--- start ---
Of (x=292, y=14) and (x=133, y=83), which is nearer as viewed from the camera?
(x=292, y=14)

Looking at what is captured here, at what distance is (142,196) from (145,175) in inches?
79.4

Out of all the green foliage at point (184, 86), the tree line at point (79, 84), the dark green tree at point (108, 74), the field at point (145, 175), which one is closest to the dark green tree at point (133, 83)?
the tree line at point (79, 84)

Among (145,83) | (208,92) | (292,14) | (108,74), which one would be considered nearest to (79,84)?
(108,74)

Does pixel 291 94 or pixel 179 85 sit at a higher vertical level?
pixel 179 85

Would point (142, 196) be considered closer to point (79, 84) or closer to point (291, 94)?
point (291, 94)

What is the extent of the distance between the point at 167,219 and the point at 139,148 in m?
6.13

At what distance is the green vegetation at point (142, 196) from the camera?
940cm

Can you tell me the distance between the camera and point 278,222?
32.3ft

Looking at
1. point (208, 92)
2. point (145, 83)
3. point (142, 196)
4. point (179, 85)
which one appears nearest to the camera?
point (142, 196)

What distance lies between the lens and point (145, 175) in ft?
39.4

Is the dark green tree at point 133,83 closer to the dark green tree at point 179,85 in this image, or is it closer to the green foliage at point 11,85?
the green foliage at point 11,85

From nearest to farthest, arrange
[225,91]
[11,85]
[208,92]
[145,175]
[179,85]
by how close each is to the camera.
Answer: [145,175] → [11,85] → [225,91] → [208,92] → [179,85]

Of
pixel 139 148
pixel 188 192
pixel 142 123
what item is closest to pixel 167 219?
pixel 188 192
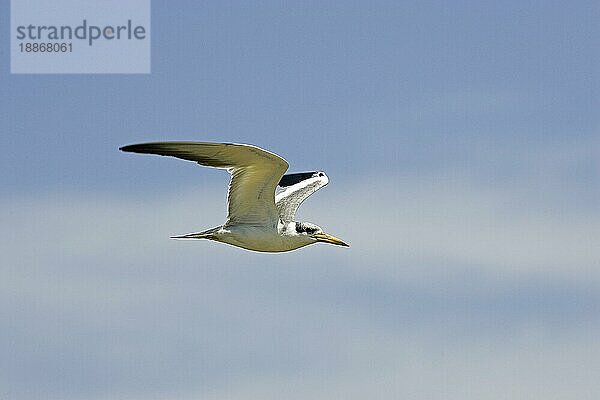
--- end ---
Task brief -
Quote every item above word for word, including the answers, and omit the picture.

Solution to the problem -
Of (x=292, y=14) and (x=133, y=83), which is nearer as viewed from the camera?
(x=292, y=14)

Looking at what is captured here, at what distance is (142,196) from (145,175) in inches?
79.4

Out of all the green foliage at point (184, 86), the tree line at point (79, 84), the dark green tree at point (108, 74), the field at point (145, 175), which one is closest to the dark green tree at point (133, 83)?
the tree line at point (79, 84)

Among (145,83) | (208,92) | (292,14) | (108,74), which one would be considered nearest to (79,84)?
(108,74)

Does pixel 291 94 or pixel 179 85 sit at a higher vertical level?
pixel 179 85

Would point (142, 196) be considered closer to point (79, 84) or closer to point (291, 94)?
point (291, 94)

What is the extent of the distance between the point at 167,219 and the point at 139,148 in m?
6.13

At what distance is the green vegetation at point (142, 196) from the camera?
940cm

Can you tell me the distance between the camera and point 278,222?
32.3ft

Looking at
1. point (208, 92)
2. point (145, 83)
3. point (142, 196)
4. point (179, 85)
which one appears nearest to the camera?
point (142, 196)

What distance lies between the lens and point (145, 175) in ft?
39.4

Is the dark green tree at point 133,83 closer to the dark green tree at point 179,85 in this image, or is it closer to the green foliage at point 11,85?
the green foliage at point 11,85

From nearest to farthest, arrange
[225,91]
[11,85]
[208,92]
[145,175]
[179,85]
by how close each is to the camera.
Answer: [145,175] → [11,85] → [225,91] → [208,92] → [179,85]

Of
pixel 139 148
pixel 188 192
pixel 142 123
what item is closest to pixel 167 219?
pixel 188 192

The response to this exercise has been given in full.